Can a diet that's good for the planet reduce your risk of dying from disease?
CBC
A diet promoting plant-based protein to help the environment now has a more human argument: It may lower your risk of dying from several major diseases.
"It wasn't just one cause of death. It was right across the board," said Walter Willett, professor of epidemiology and nutrition at the Harvard T.H. Chan School of Public Health.
Willett co-authored a new study looking at the Planetary Health Diet (PHD) — which he helped develop in 2019 as part of the EAT-Lancet Commission — and its effects on mortality. The diet advises plant-based proteins such as nuts and legumes, more fruit and vegetable consumption as well as healthy, unsaturated fats — while decreasing animal-based sources of protein and added sugars.
The new study, published in the peer-reviewed American Journal of Clinical Nutrition, looked at decades of diet data from more than 200,000 health-care workers in the United States. It scored how closely participants' eating habits compared to the Planetary Health Diet. The closer they ate like the PHD — for example, eating more nuts and less red meat — the greater the benefit.
"Every major cause of mortality was lower," Willett said, "Including heart disease, cancer, neurodegenerative conditions like Alzheimer's disease, Parkinson's disease and a strong benefit for [respiratory] mortality."

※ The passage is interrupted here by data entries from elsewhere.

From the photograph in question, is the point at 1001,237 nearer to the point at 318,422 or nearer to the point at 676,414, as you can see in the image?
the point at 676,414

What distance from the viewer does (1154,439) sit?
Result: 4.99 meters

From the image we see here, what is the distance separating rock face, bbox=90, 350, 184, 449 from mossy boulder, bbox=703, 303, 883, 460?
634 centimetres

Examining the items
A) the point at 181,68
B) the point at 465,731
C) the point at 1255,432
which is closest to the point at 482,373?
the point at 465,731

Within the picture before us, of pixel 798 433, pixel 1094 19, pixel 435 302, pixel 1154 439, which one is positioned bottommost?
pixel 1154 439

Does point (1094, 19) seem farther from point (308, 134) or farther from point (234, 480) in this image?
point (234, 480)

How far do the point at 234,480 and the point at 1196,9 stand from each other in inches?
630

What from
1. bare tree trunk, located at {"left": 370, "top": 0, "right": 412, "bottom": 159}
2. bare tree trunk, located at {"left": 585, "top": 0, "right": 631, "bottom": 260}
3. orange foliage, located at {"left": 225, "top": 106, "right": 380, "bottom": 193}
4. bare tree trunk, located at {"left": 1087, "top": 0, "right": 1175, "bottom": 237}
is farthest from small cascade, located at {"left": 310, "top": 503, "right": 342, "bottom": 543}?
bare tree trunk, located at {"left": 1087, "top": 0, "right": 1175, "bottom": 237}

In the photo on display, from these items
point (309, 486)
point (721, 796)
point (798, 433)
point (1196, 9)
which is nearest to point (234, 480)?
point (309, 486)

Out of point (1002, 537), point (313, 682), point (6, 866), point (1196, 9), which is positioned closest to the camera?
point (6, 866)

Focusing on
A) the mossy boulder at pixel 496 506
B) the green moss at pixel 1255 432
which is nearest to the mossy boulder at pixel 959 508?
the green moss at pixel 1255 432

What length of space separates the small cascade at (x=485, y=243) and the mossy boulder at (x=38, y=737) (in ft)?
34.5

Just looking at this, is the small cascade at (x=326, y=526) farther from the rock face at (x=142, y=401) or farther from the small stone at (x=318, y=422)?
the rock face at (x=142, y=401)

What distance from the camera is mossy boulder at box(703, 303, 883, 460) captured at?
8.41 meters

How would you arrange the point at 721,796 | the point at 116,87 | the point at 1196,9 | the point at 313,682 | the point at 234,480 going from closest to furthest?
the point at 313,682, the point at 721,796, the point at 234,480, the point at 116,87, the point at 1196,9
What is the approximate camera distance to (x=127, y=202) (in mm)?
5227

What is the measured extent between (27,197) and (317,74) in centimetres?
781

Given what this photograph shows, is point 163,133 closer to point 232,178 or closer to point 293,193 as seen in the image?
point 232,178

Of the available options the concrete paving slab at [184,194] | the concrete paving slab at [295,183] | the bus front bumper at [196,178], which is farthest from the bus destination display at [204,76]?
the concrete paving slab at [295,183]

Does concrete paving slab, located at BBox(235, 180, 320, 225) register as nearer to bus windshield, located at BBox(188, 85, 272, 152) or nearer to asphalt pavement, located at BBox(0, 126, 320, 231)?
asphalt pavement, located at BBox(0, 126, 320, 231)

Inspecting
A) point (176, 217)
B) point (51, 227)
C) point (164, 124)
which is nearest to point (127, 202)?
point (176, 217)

Willett also noted that the top 10 per cent of participants who followed the diet saw a 30 per cent lower risk of dying from all causes.
The death data was obtained from the more than 54,000 participants who died over the course of the study period.
Kathryn Bradbury, a senior research fellow in the School of Population Health at the University of Auckland, called the research comprehensive, and said it accounted for outside factors.
"They also looked at other things that the people were doing in terms of their exercise and their smoking habits," says Bradbury, who was not involved in the study. She highlighted the specific foods in the study that had more of an impact.
"If you had eaten lots of whole grains, lots of nuts and lots of healthy fats like olive oil and sunflower oil," Bradbury told CBC News from Auckland, "they were the most important things in terms of reducing your risk of death."
She added that reducing red meat was also important in their analysis.
For Toronto-based chef, author and food activist Joshna Maharaj, the study is both obvious and important.
"It's beautiful, fundamental, basic wisdom," Maharaj said, calling it more academic support of what sustainability advocates have long talked about.
But she stresses it's not just about reducing certain foods like red meat — it's about growing the food more organically.